We have the Tivo brand network adapter, transfers enabled, etc. We have the media access key. I've restarted all the devices (Tivo, computer, etc). Tivo Desktop says the server is running.

I can access the programs via https://mytivoip/nowplaying without a problem. But I don't want to just do that because eventually, I want to upload the programs to the new DVR.

One more note. When in messages and settings (I forget exactly which screen I was in), I saw a list of our settings. There was a row for Tivo ToGo and the input I saw was a, a, a. I have no idea what that means, but I thought I'd give that info as well.

Can anyone help me figure out why the Tivo Desktop won't recognize anything? Thanks!


----------



## windracer (Jan 3, 2003)

Sounds like everything is in order ... maybe you have a firewall program that is blocking TiVo Desktop? Can you not see your PC's Now Playing List from the TiVo either?


----------



## Susie N (Jun 7, 2006)

Thanks for your reply. I selected a photo to publish with the Tivo Desktop and I don't see it on the DVR playlist at all (of course, I don't know where it should even be).

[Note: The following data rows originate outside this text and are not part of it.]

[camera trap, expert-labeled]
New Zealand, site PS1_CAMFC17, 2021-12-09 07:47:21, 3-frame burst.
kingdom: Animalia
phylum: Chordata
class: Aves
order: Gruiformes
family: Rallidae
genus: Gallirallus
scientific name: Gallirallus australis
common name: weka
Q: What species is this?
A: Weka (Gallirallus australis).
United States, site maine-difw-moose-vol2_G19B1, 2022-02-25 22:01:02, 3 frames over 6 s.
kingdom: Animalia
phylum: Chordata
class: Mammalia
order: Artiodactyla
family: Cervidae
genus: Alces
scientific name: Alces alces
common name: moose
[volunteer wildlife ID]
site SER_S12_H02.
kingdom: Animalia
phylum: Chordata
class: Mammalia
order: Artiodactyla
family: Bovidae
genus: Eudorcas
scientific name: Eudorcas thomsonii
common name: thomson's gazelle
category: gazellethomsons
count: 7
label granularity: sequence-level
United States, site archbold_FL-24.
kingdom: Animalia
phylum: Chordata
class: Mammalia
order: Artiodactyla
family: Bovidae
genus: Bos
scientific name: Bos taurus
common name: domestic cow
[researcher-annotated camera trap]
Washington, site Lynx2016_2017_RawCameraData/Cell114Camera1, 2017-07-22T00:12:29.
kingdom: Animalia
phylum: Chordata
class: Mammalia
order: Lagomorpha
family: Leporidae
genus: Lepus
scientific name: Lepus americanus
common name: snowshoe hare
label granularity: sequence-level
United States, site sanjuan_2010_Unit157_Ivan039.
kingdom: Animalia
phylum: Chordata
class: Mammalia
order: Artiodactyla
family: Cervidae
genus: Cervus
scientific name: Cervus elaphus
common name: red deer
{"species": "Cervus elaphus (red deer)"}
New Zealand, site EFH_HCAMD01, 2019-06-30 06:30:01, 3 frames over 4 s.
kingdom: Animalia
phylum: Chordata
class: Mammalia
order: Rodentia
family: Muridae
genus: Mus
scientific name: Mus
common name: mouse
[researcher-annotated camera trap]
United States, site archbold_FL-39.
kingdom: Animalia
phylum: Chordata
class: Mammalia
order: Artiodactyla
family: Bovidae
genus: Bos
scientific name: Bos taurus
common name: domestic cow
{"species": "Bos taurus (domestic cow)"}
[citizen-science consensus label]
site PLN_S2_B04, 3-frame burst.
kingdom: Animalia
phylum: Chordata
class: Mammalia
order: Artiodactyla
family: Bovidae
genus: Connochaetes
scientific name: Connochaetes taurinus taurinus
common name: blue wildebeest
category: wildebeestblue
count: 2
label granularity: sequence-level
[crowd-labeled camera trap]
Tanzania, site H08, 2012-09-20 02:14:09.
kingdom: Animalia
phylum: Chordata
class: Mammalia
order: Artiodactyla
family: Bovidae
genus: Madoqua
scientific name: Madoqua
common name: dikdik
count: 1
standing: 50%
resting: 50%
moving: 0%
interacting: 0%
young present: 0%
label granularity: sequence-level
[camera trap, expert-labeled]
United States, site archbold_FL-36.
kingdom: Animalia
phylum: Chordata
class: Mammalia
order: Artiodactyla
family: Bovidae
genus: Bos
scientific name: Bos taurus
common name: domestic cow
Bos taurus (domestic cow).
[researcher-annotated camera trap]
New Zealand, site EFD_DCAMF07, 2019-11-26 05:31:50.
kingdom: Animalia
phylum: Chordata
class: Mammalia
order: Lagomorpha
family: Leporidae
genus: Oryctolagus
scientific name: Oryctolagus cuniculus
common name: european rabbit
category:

I just disabled my firewall and it's still not working. And when I said the https://mytivoip/nowplaying option worked, I should have clarified that it worked for me last night. I just tried it again and now it won't work. It says Resource Not Found.


----------



## Susie N (Jun 7, 2006)

I'd like to add that in Music, Photos, & More, there are two servers listed. If I select either of them, it says no servers were found at that ip address. So odd.


----------



## windracer (Jan 3, 2003)

I think you figured this out, but published Music and Photos will show up under the "Music, Photos, Products, & More" menu and not the Now Playing List.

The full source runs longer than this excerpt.